HPRQP.jl Documentation
A Julia implementation of the Halpern Peaceman-Rachford (HPR) method for solving quadratic programming (QP) problems on the GPU.
Overview
HPRQP.jl is a high-performance quadratic programming solver that leverages GPU acceleration to solve large-scale QP problems efficiently. It implements the Halpern Peaceman-Rachford splitting method with adaptive restart strategy and penalty parameter selection.
Features
- ✅ GPU Acceleration: Native CUDA support for solving large-scale problems
- ✅ CPU Support: Support CPU mode when GPU is not available
- ✅ Multiple Inputs:
- Direct API with matrix inputs
- MPS file format support
- JuMP integration via MOI wrapper
- ✅ Flexible Q Operators: Support for sparse matrices, LASSO, QAP, and custom operators
- ✅ Flexible Scaling: Ruiz, Pock-Chambolle, and scalar scaling methods
- ✅ Adaptive Algorithms: Automatic restart strategy and penalty parameter selection
Problem Formulation
HPRQP solves quadratic programming problems of the form:
\[\begin{array}{ll} \underset{x \in \mathbb{R}^n}{\min} \quad & \frac{1}{2} \langle x, Qx \rangle + \langle c, x \rangle \\ \text{s.t.} \quad & L \leq A x \leq U, \\ & l \leq x \leq u . \end{array}\]
where:
- $x \in \mathbb{R}^n$ is the decision variable
- $Q \in \mathbb{R}^{n \times n}$ is a symmetric positive semidefinite matrix (or operator)

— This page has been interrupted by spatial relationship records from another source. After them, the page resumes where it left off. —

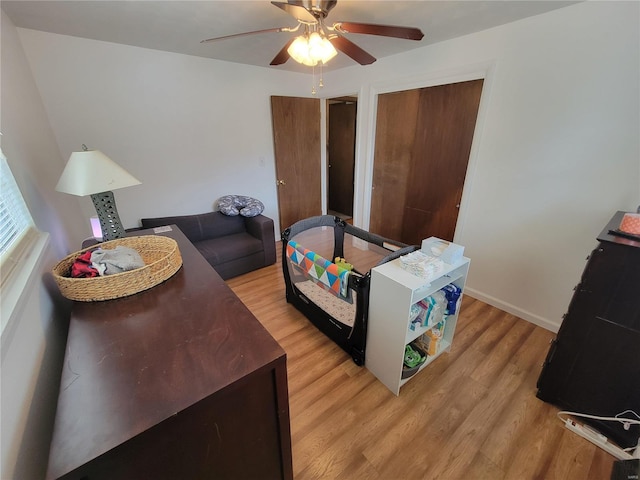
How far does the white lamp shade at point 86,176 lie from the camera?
44.7 inches

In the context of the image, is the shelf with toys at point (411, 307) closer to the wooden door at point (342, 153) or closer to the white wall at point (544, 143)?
the white wall at point (544, 143)

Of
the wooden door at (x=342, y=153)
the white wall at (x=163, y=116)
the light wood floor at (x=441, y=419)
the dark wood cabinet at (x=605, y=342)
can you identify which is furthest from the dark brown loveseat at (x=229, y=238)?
the dark wood cabinet at (x=605, y=342)

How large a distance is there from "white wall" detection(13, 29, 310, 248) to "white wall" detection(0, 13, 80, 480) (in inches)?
10.7

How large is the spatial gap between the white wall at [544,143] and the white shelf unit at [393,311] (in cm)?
94

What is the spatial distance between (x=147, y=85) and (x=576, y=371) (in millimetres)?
3926

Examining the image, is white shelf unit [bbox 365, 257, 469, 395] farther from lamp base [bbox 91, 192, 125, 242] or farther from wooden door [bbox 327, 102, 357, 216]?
wooden door [bbox 327, 102, 357, 216]

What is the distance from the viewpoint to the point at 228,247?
9.21 ft

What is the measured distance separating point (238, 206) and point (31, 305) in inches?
96.1

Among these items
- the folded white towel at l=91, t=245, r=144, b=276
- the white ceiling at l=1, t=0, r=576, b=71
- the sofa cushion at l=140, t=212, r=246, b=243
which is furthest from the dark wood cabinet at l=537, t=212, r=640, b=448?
the sofa cushion at l=140, t=212, r=246, b=243

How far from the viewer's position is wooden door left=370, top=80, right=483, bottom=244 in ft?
7.73

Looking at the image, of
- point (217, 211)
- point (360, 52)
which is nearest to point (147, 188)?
point (217, 211)

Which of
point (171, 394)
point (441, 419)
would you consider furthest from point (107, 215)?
point (441, 419)

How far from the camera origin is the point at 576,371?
1355mm

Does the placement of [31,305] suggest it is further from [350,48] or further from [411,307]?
[350,48]
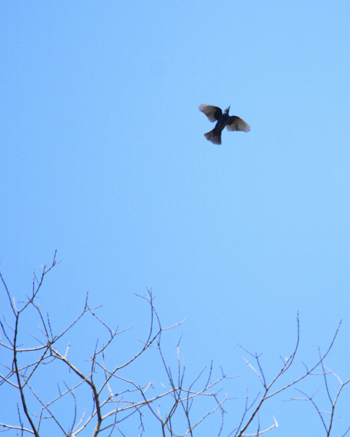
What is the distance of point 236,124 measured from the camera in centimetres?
1091

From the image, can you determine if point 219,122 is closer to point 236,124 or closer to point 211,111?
point 211,111

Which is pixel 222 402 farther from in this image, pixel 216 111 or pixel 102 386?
pixel 216 111

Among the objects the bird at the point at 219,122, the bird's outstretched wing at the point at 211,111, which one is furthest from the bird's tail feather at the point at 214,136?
the bird's outstretched wing at the point at 211,111

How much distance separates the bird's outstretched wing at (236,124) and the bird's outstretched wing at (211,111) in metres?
0.37

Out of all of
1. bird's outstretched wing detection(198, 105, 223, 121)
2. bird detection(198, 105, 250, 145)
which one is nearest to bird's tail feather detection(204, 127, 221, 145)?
bird detection(198, 105, 250, 145)

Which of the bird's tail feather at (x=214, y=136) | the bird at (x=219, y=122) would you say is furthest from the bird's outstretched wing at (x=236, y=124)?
the bird's tail feather at (x=214, y=136)

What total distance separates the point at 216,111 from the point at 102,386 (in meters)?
7.92

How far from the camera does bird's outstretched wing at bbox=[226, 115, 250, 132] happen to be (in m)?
10.8

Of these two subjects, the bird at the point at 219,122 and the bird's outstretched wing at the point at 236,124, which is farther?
the bird's outstretched wing at the point at 236,124

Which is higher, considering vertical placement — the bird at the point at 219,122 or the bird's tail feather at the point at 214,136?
the bird at the point at 219,122

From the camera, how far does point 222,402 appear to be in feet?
12.0

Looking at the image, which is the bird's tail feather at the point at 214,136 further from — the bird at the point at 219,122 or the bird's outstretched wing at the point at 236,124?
the bird's outstretched wing at the point at 236,124

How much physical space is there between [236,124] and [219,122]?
1.81ft

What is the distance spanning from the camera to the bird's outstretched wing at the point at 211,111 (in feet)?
33.8
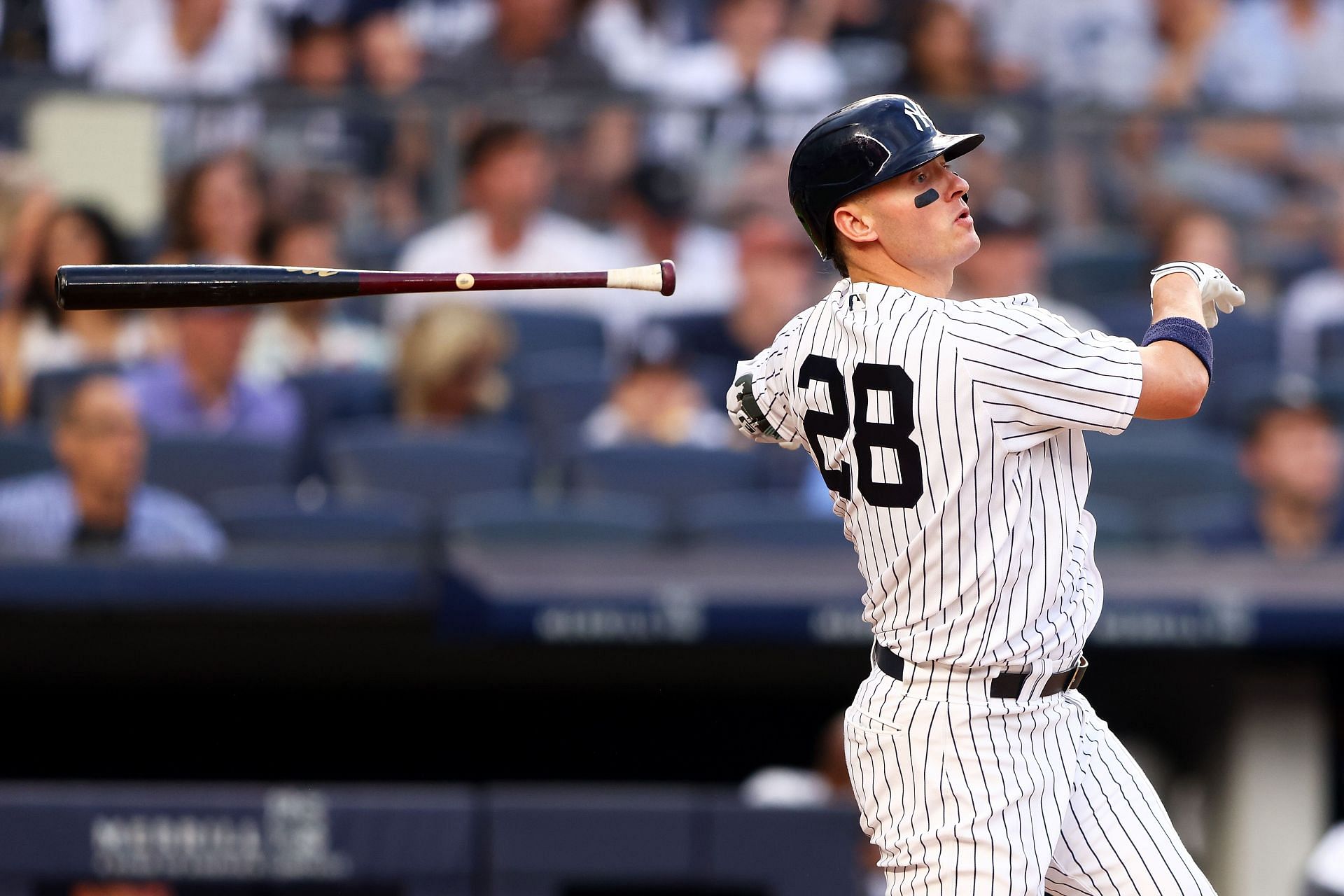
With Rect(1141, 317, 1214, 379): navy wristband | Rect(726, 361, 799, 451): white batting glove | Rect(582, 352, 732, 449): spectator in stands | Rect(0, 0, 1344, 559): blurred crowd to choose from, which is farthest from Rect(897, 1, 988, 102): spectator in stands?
Rect(1141, 317, 1214, 379): navy wristband

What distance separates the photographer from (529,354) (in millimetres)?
5789

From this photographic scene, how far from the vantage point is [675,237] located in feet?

- $c \in \mathbb{R}^n$ is the linear objective coefficient vector
- $A \in \mathbb{R}^{m \times n}$ is the constraint matrix
- $L, U \in \mathbb{R}^m$ are lower and upper bounds on constraints
- $l, u \in \mathbb{R}^n$ are lower and upper bounds on variables
Quick Start
Installation
From GitHub (recommended for applications):
using Pkg
Pkg.add(url="https://github.com/PolyU-IOR/HPR-QP")Locally (recommended for development):
git clone https://github.com/PolyU-IOR/HPR-QP.git
cd HPR-QP
julia --project=. -e 'using Pkg; Pkg.instantiate()'Simple Example
using HPRQP
using SparseArrays
# Define QP: min 0.5*x'*Q*x + c'*x s.t. Ax ≤ b, x ≥ 0
Q = sparse([2.0 0.5; 0.5 2.0])
A = sparse([-1.0 -2.0; -3.0 -1.0])
c = [-3.0, -5.0]
AL = [-10.0, -12.0]
AU = [Inf, Inf]
l = [0.0, 0.0]
u = [Inf, Inf]
# Build and solve
model = build_from_QAbc(Q, A, c, AL, AU, l, u)
params = HPRQP_parameters()
params.stoptol = 1e-9 # Set stopping tolerance
result = optimize(model, params)
println("Optimal value: ", result.primal_obj)
println("Solution: x = ", result.x)With JuMP
using JuMP, HPRQP
model = Model(HPRQP.Optimizer)
@variable(model, x1 >= 0)
@variable(model, x2 >= 0)
@objective(model, Min, x1^2 + x1*x2 + x2^2 - 3x1 - 5x2)
@constraint(model, x1 + 2x2 <= 10)
@constraint(model, 3x1 + x2 <= 12)
set_attribute(model, "stoptol", 1e-9) # Set stopping tolerance
optimize!(model)
println("Objective: ", objective_value(model))
println("x1 = ", value(x1), ", x2 = ", value(x2))Documentation Contents
- Getting Started
- Solving MPS Files
- Direct API Usage
- JuMP Integration
- Q Operators Overview
- Sparse Matrix QP
- LASSO Problems
- QAP Problems
- API Reference
- Examples
Citation
If you use HPRQP in your research, please cite:
@article{chen2025hpr,
title={HPR-QP: An implementation of an HPR method for solving quadratic programming.},
author={Chen, Kaihuang and Sun, Defeng and Yuan, Yancheng and Zhang, Guojun and Zhao, Xinyuan},
journal={Mathematical Programming Computation},
year={2025},
publisher={Springer}
}License
HPRQP.jl is licensed under the MIT License. See LICENSE for details.